REQUIRED TASK 1 -> Retype the records from their start through the line containing "y=104), (x=213, y=158)", including that line, and leave the pictures out of your answer.

## begin PAGE TEXT

Wikipedia Android: Quality and Evolution

This essay describes how quality is defined for the Wikipedia Android app and how quality control is applied throughout the development process. The evolution of quality through time is also discussed.

System key quality attributes

The system’s key quality attributes have been discussed in detail in the previous essay1 and so they will only be summarized here, so that more focus can be put on Accessibility, the attribute found to need more work.

  • Modularity: the developers made good use of the project’s language, Kotlin, which encourages the use of modules and very clearly applied them to break down the system into useful components.
  • Compatibility: the latest version of the app is able to cover the devices of 95.28% of the users, according to Statista2, and warnings are sent in advance when an older version of the app is no longer going to be supported.
  • Maintainability: most of this attribute is achieved due to the development culture for the project. Any user is able to take part in the development loop, be it by creating issues for problems found, by asking for new features or to take on existing issues and develop them into the app. The biggest downside of the app’s maintainability lies in the scope of documentation. Much of the code has insufficient comments for a new developer to quickly grasp the logic. Also the issue overview can be overwhelming at first since their organization is not elementary.
  • Accessibility: Some high level improvements were discussed, and they are further discussed in more detail below:

In order to assess the accessibility of the Wikipedia app the Accessibility Scanner3 app was used. This allowed us to gather objective metrics on accessibility and visualize what improvements are possible. Some of these possible improvements are shown in the Figure below.

## end PAGE TEXT
## begin DATA FOR THIS TASK

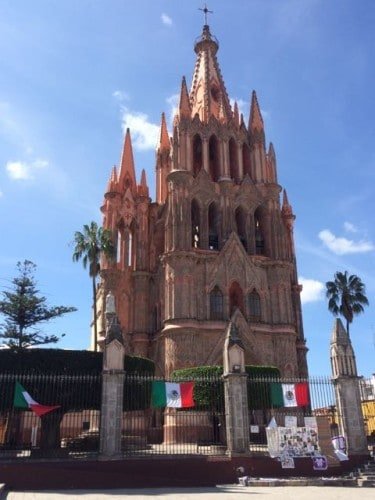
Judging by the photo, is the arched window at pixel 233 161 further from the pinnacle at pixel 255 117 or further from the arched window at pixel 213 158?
the pinnacle at pixel 255 117

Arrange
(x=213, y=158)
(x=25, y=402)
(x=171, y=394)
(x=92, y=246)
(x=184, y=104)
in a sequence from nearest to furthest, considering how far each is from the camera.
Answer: (x=25, y=402), (x=171, y=394), (x=92, y=246), (x=184, y=104), (x=213, y=158)

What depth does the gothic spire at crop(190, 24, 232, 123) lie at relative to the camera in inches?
1968

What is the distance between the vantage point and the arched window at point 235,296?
135ft

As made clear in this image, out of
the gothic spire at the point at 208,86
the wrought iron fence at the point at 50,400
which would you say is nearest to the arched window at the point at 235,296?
the gothic spire at the point at 208,86

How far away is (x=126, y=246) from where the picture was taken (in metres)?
44.4

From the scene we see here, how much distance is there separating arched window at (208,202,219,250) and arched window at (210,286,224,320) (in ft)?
14.0

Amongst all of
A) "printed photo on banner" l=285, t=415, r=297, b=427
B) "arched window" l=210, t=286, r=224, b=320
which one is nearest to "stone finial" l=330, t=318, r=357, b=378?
"printed photo on banner" l=285, t=415, r=297, b=427

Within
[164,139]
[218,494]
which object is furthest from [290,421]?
[164,139]

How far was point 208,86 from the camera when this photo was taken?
51750 mm

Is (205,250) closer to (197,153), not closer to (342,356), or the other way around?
(197,153)

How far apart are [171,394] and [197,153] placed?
104 feet

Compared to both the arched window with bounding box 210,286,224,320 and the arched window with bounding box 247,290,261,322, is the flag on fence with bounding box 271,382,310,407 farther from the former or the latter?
the arched window with bounding box 247,290,261,322

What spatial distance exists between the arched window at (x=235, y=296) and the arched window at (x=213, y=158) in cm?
1068

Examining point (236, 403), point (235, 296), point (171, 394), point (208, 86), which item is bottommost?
point (236, 403)
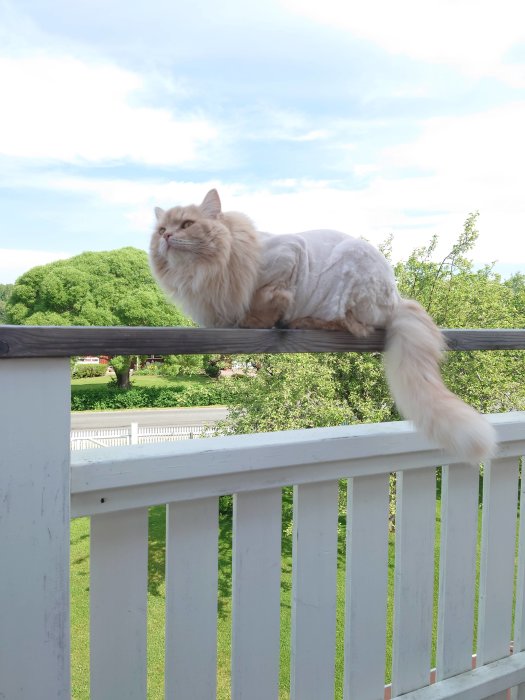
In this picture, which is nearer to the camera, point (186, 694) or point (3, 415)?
point (3, 415)

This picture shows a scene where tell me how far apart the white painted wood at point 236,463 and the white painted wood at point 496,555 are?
9.6 inches

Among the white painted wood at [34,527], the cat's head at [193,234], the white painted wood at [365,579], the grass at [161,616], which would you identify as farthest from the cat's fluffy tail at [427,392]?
the grass at [161,616]

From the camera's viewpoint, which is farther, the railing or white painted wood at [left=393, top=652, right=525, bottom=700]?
white painted wood at [left=393, top=652, right=525, bottom=700]

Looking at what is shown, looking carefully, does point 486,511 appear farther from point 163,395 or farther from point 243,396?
point 163,395

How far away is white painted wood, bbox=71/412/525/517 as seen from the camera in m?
0.97

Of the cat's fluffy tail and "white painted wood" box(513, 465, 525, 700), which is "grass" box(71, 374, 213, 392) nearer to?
"white painted wood" box(513, 465, 525, 700)

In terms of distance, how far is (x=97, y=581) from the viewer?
1.00 metres

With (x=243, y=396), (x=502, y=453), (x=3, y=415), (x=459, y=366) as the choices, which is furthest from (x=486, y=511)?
(x=459, y=366)

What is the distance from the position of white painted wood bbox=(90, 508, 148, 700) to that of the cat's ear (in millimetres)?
613

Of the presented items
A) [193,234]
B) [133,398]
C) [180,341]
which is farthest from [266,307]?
[133,398]

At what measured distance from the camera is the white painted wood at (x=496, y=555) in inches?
56.5

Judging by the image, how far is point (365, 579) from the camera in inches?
48.8

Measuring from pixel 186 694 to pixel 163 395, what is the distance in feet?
56.1

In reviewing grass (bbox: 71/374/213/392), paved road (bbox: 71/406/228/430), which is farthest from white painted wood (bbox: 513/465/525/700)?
grass (bbox: 71/374/213/392)
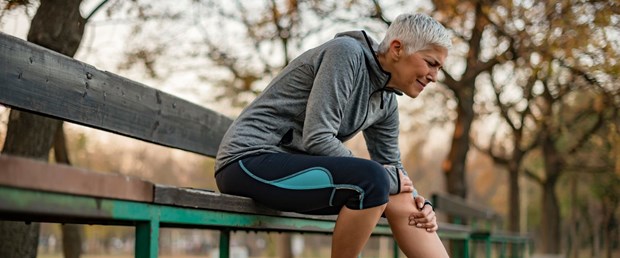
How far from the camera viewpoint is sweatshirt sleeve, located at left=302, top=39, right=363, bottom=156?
328 centimetres

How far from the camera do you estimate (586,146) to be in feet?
72.9

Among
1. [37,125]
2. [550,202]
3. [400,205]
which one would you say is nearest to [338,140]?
[400,205]

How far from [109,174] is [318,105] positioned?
1314 mm

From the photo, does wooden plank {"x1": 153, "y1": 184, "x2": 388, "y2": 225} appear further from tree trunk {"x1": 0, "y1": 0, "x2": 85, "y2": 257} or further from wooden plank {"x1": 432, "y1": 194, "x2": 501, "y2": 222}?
wooden plank {"x1": 432, "y1": 194, "x2": 501, "y2": 222}

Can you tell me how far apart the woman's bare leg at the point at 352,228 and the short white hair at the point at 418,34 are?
0.71 metres

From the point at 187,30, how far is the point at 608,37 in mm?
6397

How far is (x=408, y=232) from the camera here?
3.47 meters

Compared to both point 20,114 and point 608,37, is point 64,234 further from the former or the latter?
point 608,37

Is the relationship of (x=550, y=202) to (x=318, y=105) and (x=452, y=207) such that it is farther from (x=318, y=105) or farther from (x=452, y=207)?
(x=318, y=105)

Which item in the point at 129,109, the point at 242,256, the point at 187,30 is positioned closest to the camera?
the point at 129,109

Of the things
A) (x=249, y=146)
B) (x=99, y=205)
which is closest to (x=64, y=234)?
(x=249, y=146)

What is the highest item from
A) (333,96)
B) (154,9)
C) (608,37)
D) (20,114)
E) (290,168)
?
(154,9)

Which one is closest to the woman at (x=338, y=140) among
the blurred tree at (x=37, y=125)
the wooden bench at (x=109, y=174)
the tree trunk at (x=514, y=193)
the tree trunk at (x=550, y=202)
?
the wooden bench at (x=109, y=174)

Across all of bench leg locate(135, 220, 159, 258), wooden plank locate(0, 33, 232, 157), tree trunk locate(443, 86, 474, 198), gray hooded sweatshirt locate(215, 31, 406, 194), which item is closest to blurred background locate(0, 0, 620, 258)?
tree trunk locate(443, 86, 474, 198)
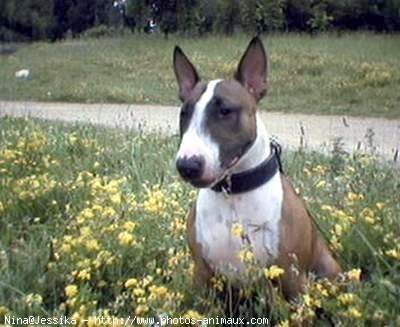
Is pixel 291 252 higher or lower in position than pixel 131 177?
higher

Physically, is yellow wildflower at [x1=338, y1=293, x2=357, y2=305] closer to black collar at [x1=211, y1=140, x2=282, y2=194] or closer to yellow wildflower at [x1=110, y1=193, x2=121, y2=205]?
black collar at [x1=211, y1=140, x2=282, y2=194]

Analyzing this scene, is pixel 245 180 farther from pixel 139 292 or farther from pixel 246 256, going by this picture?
pixel 139 292

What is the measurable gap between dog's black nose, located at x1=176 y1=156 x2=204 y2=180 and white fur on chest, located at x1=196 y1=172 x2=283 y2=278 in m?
0.28

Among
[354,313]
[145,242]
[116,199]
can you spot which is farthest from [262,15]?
[354,313]

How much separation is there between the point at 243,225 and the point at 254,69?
0.67 m

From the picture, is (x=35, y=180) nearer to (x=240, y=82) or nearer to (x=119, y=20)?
Answer: (x=240, y=82)

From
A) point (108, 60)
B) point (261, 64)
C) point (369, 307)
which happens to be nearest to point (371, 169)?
point (261, 64)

## end DATA FOR THIS TASK

REQUIRED TASK 2 ->
Answer these questions from the essay on the Wikipedia Android app:
(a) In what programming language is the project written?
(b) What percentage of users' devices does the latest version of the app cover?
(c) Which app was used to assess the accessibility of the Wikipedia app?

EXPECTED ANSWER 1 ->
Judging by the photo, is the arched window at pixel 233 161 further from the pinnacle at pixel 255 117 or further from the arched window at pixel 213 158?
the pinnacle at pixel 255 117

Arrange
(x=213, y=158)
(x=25, y=402)
(x=171, y=394)
(x=92, y=246)
(x=184, y=104)
in a sequence from nearest to furthest, considering how far each is from the camera.
Answer: (x=25, y=402), (x=171, y=394), (x=92, y=246), (x=184, y=104), (x=213, y=158)

EXPECTED ANSWER 2 ->
(a) Kotlin
(b) 95.28%
(c) Accessibility Scanner